Clearwater Kayak Fest celebrates two lives this year

The Clearwater Kayak Fest just finished its 11th year with a record turnout of registered participants, seeing roughly 85 kayakers showing up to tackle the rapids.

  • Jul. 27, 2019 12:00 a.m.
Ben Earl started the Clearwater Kayak Fest in 2007, but died tragically a year later while kayaking in Avola, B.C. The event has kept going as a celebration of his life, with the main award of the weekend named in his honour. Photo submitted

Ben Earl started the Clearwater Kayak Fest in 2007, but died tragically a year later while kayaking in Avola, B.C. The event has kept going as a celebration of his life, with the main award of the weekend named in his honour. Photo submitted

The Clearwater Kayak Fest just finished its 11th year with a record turnout of registered participants, seeing roughly 85 kayakers showing up to tackle the rapids.

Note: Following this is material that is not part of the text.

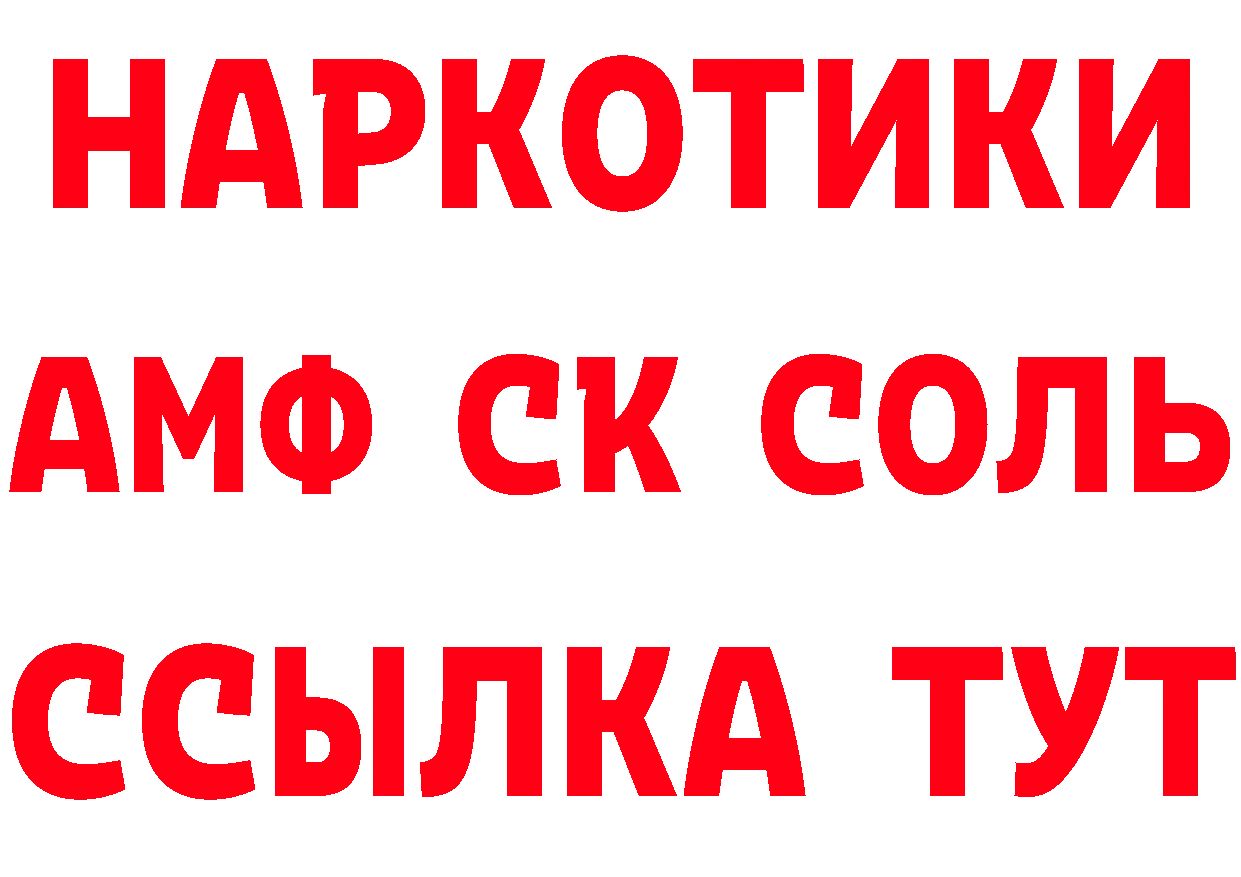 НАРКОТИКИ

АМФ СК СОЛЬ

ССЫЛКА ТУТ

The event was started in 2007 by Australian kayaker Ben Earl, who died the following year while paddling near Avola, B.C. and the fest has been kept going year after year in Earl’s memory.

The first few years after Earl’s death the event was used as a fundraiser to help support his wife Robyn and their two children who were left behind, and eventually, his family in Australia donated money to the festival to keep it going as a legacy.

“Ben just decided that Clearwater needed a kayak festival, so he went out of his way and kicked it off,” said Earl’s friend Mat Kasunich, who now organizes the event.

“They started it, then the next year he died in 2008 and we just kept it going and it hasn’t stopped since—it’s not just a kayak festival to me, it’s about remembering someone. It’s about a celebration of life.”

This year the Clearwater Kayak Fest celebrated two lives, as Adrian Kiernan, a fellow paddler who was with Earl at the time of his death, also passed away this year while on a kayak expedition in Nepal.

It was Kiernan who restarted the festival after it went through a brief hiatus years ago, and in his honour one of the races of the weekend, the Adrian Kiernan Sabertooth Canyon Race, was named after him.

Kiernan was a professional boater who travelled the world, kayaking and making movies about his adventures and had taken part in some of the biggest expeditions in the world in places like Kirghistan, Nepal, China and Russia.

As for the event itself, the three-day festival offers a mix of races, freestyle competition, live music and awards.

The races began Saturday with the Adrian Kiernan Sabertooth Race, which had dozens of kayakers jockeying for the first place spot, followed by the intermediate Middle Canyon Race, with men’s and women’s divisions for both competitions.

On Saturday evening attendees were entertained by the band Rain City as well as opening acts Darlene Fair and Kyle Cavanagh at the Clearwater Ski Hill Lodge.

The event wrapped up Sunday with the freestyle competition where kayakers perform a series of tricks, flips, and spins and win based on the volume of the cheering crowd.

“Now we have a Ben Earl award, where we have local artist Janel Harrison who paints a beautiful picture, then we give that as an award to the most adventurous person, along with $100, and a case of Busch beer,” said Kasunich.

Each year the painting depicts a different kayaking scene with a copy of the words written on Earl’s memorial painted into the piece: As long as there are young men with the light of adventure in their eyes or a touch of wilderness in their souls, rapids will be run.

The Clearwater Kayak Fest also gives money annually to the charity First Descents, which takes terminally ill patients kayaking and on various other adventures, and the funds are donated in Earl’s name—this year $300 was given to the organization.

“We donate in his name so it’s always like he’s giving back.”